YOUR GOAL -> Only lines with the string "text" should be returned from the data below.

Saved data entries ->
....................

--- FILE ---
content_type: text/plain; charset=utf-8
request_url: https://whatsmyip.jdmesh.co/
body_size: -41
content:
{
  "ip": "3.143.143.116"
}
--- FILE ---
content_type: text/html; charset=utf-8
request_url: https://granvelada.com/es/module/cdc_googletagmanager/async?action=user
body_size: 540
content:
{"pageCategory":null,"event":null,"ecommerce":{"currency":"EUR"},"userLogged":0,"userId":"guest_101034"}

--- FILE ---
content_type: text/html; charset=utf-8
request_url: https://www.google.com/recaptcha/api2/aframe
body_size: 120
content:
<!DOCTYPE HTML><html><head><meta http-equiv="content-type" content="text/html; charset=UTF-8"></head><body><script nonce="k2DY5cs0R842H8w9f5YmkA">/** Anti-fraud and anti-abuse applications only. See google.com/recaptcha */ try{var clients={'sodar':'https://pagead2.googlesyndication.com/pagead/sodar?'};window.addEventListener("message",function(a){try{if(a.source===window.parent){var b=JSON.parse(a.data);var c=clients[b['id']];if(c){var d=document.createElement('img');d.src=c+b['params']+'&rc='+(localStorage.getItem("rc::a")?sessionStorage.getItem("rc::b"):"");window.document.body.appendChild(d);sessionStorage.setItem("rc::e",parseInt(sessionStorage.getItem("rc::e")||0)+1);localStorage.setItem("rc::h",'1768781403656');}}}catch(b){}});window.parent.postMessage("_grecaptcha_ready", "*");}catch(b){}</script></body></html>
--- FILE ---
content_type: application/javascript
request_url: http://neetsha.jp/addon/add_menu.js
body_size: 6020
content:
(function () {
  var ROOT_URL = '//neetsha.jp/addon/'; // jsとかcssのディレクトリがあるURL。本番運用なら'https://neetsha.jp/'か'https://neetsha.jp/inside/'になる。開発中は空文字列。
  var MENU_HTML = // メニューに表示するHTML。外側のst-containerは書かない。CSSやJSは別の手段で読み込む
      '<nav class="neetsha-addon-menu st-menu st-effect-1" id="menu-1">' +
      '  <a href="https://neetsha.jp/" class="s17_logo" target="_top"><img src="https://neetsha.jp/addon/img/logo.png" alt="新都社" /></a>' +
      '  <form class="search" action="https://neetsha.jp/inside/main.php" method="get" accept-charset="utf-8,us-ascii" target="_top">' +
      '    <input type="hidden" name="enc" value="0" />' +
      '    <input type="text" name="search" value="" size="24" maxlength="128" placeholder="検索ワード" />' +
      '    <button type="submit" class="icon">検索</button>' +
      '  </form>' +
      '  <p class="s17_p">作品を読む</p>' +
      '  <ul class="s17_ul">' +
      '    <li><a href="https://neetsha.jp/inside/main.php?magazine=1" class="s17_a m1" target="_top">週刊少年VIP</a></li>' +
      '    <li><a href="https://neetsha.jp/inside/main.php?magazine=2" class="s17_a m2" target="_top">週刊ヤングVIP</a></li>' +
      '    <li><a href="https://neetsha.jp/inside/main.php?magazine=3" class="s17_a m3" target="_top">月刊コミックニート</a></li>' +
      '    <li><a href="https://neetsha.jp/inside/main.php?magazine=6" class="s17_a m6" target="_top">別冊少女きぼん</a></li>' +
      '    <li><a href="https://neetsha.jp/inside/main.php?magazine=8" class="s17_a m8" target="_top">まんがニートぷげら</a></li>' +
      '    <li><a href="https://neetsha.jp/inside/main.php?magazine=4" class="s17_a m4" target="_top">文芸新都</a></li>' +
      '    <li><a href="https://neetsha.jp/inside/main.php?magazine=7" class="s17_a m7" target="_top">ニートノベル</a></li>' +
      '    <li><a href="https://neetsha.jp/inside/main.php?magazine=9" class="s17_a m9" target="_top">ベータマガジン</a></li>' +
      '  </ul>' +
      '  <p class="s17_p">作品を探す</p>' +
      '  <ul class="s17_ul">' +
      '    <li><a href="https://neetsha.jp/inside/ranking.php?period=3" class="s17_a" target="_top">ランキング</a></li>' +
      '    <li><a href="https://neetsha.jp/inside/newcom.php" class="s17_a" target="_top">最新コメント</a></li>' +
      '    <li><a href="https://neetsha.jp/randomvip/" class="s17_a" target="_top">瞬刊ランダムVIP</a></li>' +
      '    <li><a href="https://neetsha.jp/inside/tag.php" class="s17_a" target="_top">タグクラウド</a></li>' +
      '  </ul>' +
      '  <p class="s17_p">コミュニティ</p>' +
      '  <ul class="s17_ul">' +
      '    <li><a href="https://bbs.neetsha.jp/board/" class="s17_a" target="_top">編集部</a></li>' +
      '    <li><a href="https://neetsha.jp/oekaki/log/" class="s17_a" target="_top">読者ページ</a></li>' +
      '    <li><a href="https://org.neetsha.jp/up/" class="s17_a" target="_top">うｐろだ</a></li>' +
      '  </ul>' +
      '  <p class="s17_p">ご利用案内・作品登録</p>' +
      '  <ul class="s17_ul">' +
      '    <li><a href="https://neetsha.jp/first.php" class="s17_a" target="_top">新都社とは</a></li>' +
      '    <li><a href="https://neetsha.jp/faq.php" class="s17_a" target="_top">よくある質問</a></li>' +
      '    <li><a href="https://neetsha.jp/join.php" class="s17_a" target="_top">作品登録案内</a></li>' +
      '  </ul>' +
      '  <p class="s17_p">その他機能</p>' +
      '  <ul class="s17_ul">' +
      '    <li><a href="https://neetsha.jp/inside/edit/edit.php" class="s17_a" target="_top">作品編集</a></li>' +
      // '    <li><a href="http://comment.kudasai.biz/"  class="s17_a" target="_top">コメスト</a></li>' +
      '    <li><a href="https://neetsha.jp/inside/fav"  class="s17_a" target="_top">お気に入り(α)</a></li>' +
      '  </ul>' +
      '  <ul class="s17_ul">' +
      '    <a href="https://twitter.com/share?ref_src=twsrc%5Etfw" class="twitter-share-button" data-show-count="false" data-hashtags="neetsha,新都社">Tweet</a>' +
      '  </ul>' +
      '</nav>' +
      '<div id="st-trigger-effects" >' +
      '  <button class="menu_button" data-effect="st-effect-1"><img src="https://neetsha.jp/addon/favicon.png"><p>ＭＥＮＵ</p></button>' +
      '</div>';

....................

WRITTEN SOLUTION ->
content_type: text/plain; charset=utf-8
content_type: text/html; charset=utf-8
content_type: text/html; charset=utf-8
<!DOCTYPE HTML><html><head><meta http-equiv="content-type" content="text/html; charset=UTF-8"></head><body><script nonce="k2DY5cs0R842H8w9f5YmkA">/** Anti-fraud and anti-abuse applications only. See google.com/recaptcha */ try{var clients={'sodar':'https://pagead2.googlesyndication.com/pagead/sodar?'};window.addEventListener("message",function(a){try{if(a.source===window.parent){var b=JSON.parse(a.data);var c=clients[b['id']];if(c){var d=document.createElement('img');d.src=c+b['params']+'&rc='+(localStorage.getItem("rc::a")?sessionStorage.getItem("rc::b"):"");window.document.body.appendChild(d);sessionStorage.setItem("rc::e",parseInt(sessionStorage.getItem("rc::e")||0)+1);localStorage.setItem("rc::h",'1768781403656');}}}catch(b){}});window.parent.postMessage("_grecaptcha_ready", "*");}catch(b){}</script></body></html>
      '    <input type="text" name="search" value="" size="24" maxlength="128" placeholder="検索ワード" />' +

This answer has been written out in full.